══ Material provided
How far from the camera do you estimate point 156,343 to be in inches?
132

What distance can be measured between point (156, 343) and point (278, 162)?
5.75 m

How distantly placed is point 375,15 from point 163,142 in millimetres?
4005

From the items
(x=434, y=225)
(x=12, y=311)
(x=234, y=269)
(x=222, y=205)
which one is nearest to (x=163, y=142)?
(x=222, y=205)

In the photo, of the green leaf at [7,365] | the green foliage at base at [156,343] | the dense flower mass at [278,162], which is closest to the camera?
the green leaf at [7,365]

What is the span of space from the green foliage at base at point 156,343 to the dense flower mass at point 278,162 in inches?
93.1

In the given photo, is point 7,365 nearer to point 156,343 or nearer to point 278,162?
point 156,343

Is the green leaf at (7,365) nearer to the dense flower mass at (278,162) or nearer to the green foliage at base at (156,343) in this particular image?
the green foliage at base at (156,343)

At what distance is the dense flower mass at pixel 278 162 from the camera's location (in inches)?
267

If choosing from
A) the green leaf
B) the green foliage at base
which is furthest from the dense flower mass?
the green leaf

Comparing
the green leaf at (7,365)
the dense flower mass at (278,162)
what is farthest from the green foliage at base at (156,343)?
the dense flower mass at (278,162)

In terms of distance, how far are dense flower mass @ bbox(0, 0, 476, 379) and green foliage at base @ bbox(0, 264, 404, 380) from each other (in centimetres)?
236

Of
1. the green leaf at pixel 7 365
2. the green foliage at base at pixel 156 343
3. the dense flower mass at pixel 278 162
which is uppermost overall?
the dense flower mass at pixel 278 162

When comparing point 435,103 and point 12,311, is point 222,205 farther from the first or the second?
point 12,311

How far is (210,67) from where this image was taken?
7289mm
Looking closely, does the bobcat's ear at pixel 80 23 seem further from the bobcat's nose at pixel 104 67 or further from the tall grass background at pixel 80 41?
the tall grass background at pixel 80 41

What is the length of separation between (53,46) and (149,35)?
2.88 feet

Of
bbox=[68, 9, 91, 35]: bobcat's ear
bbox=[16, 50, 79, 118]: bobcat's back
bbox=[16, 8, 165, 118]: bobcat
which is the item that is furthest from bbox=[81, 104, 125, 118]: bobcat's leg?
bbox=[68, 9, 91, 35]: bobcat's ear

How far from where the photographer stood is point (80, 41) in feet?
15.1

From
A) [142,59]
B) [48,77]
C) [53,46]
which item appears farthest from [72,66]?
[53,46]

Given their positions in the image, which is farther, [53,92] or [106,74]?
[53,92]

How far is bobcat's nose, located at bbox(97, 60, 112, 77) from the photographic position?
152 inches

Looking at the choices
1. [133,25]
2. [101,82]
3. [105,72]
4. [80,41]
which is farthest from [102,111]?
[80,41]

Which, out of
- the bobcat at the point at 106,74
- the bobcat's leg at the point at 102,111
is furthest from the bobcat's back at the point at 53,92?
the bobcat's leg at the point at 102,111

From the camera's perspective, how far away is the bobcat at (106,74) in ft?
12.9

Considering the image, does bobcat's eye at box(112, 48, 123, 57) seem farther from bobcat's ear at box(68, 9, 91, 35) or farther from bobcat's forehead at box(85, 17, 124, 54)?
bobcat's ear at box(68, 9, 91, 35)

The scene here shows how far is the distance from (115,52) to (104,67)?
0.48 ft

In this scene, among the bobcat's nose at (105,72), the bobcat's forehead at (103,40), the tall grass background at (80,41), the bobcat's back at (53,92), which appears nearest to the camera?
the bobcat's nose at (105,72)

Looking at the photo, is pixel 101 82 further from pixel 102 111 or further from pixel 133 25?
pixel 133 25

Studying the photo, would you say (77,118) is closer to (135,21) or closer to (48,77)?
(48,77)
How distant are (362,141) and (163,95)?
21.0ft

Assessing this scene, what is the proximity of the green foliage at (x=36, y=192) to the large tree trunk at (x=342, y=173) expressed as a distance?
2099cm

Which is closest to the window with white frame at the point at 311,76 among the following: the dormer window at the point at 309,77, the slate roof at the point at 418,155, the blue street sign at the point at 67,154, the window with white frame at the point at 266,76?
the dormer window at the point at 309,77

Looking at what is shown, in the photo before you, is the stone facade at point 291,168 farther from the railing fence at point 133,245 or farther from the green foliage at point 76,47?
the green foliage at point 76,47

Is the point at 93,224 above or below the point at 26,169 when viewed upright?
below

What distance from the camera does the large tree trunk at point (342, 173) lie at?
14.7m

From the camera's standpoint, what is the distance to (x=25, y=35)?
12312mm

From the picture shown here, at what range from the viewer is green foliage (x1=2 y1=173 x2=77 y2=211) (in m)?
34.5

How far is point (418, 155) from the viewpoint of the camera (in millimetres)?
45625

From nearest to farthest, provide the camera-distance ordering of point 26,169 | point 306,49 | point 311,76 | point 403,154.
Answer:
════
# Request
Can you copy the material verbatim, from the line containing "From nearest to" through the final line of the material?

# Exercise result
From nearest to farthest, provide the camera-distance ordering of point 26,169 | point 306,49 | point 311,76 | point 403,154.
Answer:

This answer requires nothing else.